21 de agosto de 2010

 
CARGA TRIBUTÁRIA
Brasil: campeão de preço alto
A carga tributária é indicada como a principal vilã dos preços no País, conforme levantamento do IBPT

São Paulo - Você sabia que o brasileiro tem uma das dores de cabeça mais caras do mundo? É o que indica o preço pago no País pela aspirina - em comparação com o valor cobrado pelo mesmo produto no exterior.

A caixa com 40 comprimidos do medicamento - um dos mais populares para o tratamento desse mal - sai no Brasil por R$ 45, em média, segundo levantamento feito pelo IBPT (Instituto Brasileiro de Planejamento Tributário). O preço é quase quatro vezes o praticado na Argentina e o triplo do cobrado nos Estados Unidos e na China. Também é mais de uma vez e meia o observado na Alemanha -o único país da pesquisa que tem carga tributária ligeiramente maior que a brasileira.
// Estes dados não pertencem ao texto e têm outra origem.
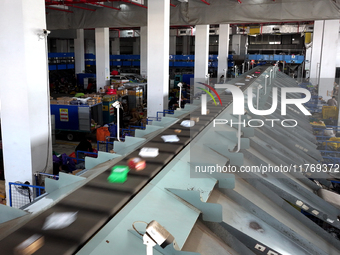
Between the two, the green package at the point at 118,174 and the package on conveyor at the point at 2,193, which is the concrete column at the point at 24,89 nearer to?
the package on conveyor at the point at 2,193

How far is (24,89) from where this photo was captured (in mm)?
5160

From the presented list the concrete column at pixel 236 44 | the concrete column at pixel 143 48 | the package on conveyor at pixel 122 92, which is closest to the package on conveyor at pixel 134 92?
the package on conveyor at pixel 122 92

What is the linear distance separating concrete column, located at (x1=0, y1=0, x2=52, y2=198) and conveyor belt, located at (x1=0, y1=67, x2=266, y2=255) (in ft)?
9.95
"Além dos impostos, os custos de produção - que envolvem gastos com matéria-prima, mão-de-obra e logística - pesam na composição de preços. E esses custos no Brasil são muito altos", diz Letícia do Amaral, vice-presidente do IBPT.

Diferença gritante

A diferença de valores é gritante em produtos com os mais variados graus de necessidade para o consumidor -sem esquecer, claro, que o conceito de urgência é sempre relativo. Uma geladeira no mercado doméstico é quase uma vez mais cara que na Argentina. Assim como uma camisa da grife Lacoste.

E, no país vizinho, um automóvel Toyota Corolla XEI 2.0 sai por 62% do valor cobrado no Brasil. "Impressiona constatar que estamos em um país com os preços mais altos entre os pesquisados e com uma das menores médias de renda por habitante", diz Amaral.

"É por isso que as pessoas que podem preferem comprar produtos quando viajam para o exterior. Mesmo com o imposto de importação, acaba compensando", completa.